• _Stated task_
Please copy every one of the entries below word for word, without changing anything.

(Records)
start

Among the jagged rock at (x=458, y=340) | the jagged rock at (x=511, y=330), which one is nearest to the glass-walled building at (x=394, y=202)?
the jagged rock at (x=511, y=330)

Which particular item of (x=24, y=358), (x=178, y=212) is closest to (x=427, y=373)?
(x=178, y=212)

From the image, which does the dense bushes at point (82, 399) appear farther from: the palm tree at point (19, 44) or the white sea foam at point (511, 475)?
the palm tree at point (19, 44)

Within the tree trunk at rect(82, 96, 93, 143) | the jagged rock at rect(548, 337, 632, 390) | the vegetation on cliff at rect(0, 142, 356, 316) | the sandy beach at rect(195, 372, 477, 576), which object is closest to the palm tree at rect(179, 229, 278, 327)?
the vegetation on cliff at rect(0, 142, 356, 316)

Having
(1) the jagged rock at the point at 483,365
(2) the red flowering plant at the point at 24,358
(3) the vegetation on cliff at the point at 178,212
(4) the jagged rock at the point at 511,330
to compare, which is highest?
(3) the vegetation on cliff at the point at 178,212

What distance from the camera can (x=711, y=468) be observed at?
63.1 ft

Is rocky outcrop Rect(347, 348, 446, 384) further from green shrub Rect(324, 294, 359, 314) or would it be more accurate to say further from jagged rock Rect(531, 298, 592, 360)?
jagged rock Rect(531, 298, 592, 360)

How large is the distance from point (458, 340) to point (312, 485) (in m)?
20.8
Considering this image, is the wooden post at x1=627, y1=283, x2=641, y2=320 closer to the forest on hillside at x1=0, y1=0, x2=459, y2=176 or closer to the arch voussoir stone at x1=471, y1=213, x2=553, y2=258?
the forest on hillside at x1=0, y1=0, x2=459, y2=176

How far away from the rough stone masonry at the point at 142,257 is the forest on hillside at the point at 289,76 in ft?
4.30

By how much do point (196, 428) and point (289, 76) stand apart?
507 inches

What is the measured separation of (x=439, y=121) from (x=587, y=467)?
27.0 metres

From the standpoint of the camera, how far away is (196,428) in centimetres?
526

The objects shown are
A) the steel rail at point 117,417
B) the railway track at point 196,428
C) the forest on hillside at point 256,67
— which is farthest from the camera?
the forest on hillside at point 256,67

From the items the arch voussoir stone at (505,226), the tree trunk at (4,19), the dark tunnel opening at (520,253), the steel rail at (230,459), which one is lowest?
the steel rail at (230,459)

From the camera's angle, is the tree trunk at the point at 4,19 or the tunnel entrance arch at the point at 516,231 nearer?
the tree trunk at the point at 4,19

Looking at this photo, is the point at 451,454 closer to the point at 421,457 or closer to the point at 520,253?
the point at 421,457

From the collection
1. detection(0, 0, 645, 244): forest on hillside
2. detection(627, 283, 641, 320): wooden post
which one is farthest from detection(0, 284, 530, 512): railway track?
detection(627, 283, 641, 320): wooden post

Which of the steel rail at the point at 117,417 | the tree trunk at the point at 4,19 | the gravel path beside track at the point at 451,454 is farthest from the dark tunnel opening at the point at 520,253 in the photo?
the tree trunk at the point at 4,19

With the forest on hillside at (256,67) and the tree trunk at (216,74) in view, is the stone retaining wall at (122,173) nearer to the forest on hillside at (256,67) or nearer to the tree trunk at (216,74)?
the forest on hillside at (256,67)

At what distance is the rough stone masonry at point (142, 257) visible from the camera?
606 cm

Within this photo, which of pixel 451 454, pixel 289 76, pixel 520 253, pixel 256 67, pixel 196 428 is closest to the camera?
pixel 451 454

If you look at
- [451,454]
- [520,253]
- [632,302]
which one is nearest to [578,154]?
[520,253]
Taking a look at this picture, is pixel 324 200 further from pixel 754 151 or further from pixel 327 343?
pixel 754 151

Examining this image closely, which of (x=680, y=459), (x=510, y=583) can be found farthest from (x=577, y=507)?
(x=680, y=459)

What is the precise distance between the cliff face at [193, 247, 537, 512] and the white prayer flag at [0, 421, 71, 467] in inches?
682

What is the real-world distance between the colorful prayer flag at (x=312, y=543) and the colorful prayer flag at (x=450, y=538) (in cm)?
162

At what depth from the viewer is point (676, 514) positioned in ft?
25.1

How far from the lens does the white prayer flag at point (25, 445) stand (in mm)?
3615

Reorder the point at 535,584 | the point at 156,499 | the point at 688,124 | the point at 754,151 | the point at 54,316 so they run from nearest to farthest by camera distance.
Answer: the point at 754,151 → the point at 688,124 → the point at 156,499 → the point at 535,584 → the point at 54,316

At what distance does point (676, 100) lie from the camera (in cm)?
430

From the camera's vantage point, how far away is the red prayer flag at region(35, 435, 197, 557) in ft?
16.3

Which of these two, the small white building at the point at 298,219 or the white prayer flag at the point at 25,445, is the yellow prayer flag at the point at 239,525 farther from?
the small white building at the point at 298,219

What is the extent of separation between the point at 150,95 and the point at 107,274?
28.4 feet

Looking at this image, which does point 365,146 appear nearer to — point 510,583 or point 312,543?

end

• _Written solution_
Among the jagged rock at (x=458, y=340) | the jagged rock at (x=511, y=330), which one is nearest to the glass-walled building at (x=394, y=202)?
the jagged rock at (x=511, y=330)

Which particular item of (x=24, y=358), (x=178, y=212) is closest to (x=427, y=373)?
(x=178, y=212)

From the image, which does the dense bushes at point (82, 399) appear farther from: the palm tree at point (19, 44) or the white sea foam at point (511, 475)?
the palm tree at point (19, 44)

Within the tree trunk at rect(82, 96, 93, 143) | the jagged rock at rect(548, 337, 632, 390) | the vegetation on cliff at rect(0, 142, 356, 316) | the sandy beach at rect(195, 372, 477, 576), which object is closest to the palm tree at rect(179, 229, 278, 327)?
the vegetation on cliff at rect(0, 142, 356, 316)

Having
(1) the jagged rock at the point at 483,365
(2) the red flowering plant at the point at 24,358
(3) the vegetation on cliff at the point at 178,212
(4) the jagged rock at the point at 511,330
to compare, which is highest?
(3) the vegetation on cliff at the point at 178,212

What distance from the camera can (x=711, y=468) be observed at?
63.1 ft

Is rocky outcrop Rect(347, 348, 446, 384) further from green shrub Rect(324, 294, 359, 314) or would it be more accurate to say further from jagged rock Rect(531, 298, 592, 360)?
jagged rock Rect(531, 298, 592, 360)

How large is the distance from point (458, 340) to point (312, 485) (in m)?
20.8
Considering this image, is the wooden post at x1=627, y1=283, x2=641, y2=320 closer to the forest on hillside at x1=0, y1=0, x2=459, y2=176 or closer to the arch voussoir stone at x1=471, y1=213, x2=553, y2=258?
the forest on hillside at x1=0, y1=0, x2=459, y2=176

How far away from the rough stone masonry at the point at 142,257 is the forest on hillside at the point at 289,76 in ft?
4.30

By how much do point (196, 428) and point (289, 76) stand apart?
507 inches

What is the measured separation of (x=439, y=121) from (x=587, y=467)?
27.0 metres

From the standpoint of the camera, how far away is (196,428) in centimetres?
526

The objects shown are
A) the steel rail at point 117,417
B) the railway track at point 196,428
C) the forest on hillside at point 256,67
— which is farthest from the camera?
the forest on hillside at point 256,67

From the items the arch voussoir stone at (505,226), the tree trunk at (4,19), the dark tunnel opening at (520,253), the steel rail at (230,459), which one is lowest?
the steel rail at (230,459)

From the camera's angle, is the tree trunk at the point at 4,19 or the tunnel entrance arch at the point at 516,231 nearer?
the tree trunk at the point at 4,19

Looking at this photo, is the point at 451,454 closer to the point at 421,457 or closer to the point at 520,253?
the point at 421,457

From the collection
1. detection(0, 0, 645, 244): forest on hillside
2. detection(627, 283, 641, 320): wooden post
which one is farthest from detection(0, 284, 530, 512): railway track?
detection(627, 283, 641, 320): wooden post

Which of the steel rail at the point at 117,417 | the tree trunk at the point at 4,19 | the gravel path beside track at the point at 451,454 is farthest from the dark tunnel opening at the point at 520,253 in the photo?
the tree trunk at the point at 4,19

With the forest on hillside at (256,67) and the tree trunk at (216,74) in view, is the stone retaining wall at (122,173) nearer to the forest on hillside at (256,67) or nearer to the tree trunk at (216,74)?
the forest on hillside at (256,67)

At what distance is the rough stone masonry at point (142, 257) visible from the camera?
606 cm

Within this photo, which of pixel 451 454, pixel 289 76, pixel 520 253, pixel 256 67, pixel 196 428 is closest to the camera?
pixel 451 454

If you look at
- [451,454]
- [520,253]
- [632,302]
which one is nearest to [578,154]?
[520,253]
Taking a look at this picture, is pixel 324 200 further from pixel 754 151 or further from pixel 327 343?
pixel 754 151

Examining this image closely, which of (x=680, y=459), (x=510, y=583) can be found farthest from (x=577, y=507)?
(x=680, y=459)

What is the precise distance between the cliff face at [193, 247, 537, 512] and the white prayer flag at [0, 421, 71, 467] in inches?
682

What is the real-world distance between the colorful prayer flag at (x=312, y=543) and the colorful prayer flag at (x=450, y=538) (in cm)?
162

At what depth from the viewer is point (676, 514) positioned in ft?
25.1

How far from the lens does the white prayer flag at point (25, 445) stand (in mm)?
3615

Reorder the point at 535,584 | the point at 156,499 | the point at 688,124 | the point at 754,151 | the point at 54,316 so they run from nearest to farthest by camera distance.
Answer: the point at 754,151 → the point at 688,124 → the point at 156,499 → the point at 535,584 → the point at 54,316

At what distance does point (676, 100) lie from the camera (in cm)?
430

From the camera's vantage point, how far away is the red prayer flag at region(35, 435, 197, 557) in ft?
16.3

Which of these two, the small white building at the point at 298,219 or the white prayer flag at the point at 25,445, is the yellow prayer flag at the point at 239,525 farther from?
the small white building at the point at 298,219

What is the extent of separation between the point at 150,95 and the point at 107,274?
28.4 feet

Looking at this image, which does point 365,146 appear nearer to — point 510,583 or point 312,543?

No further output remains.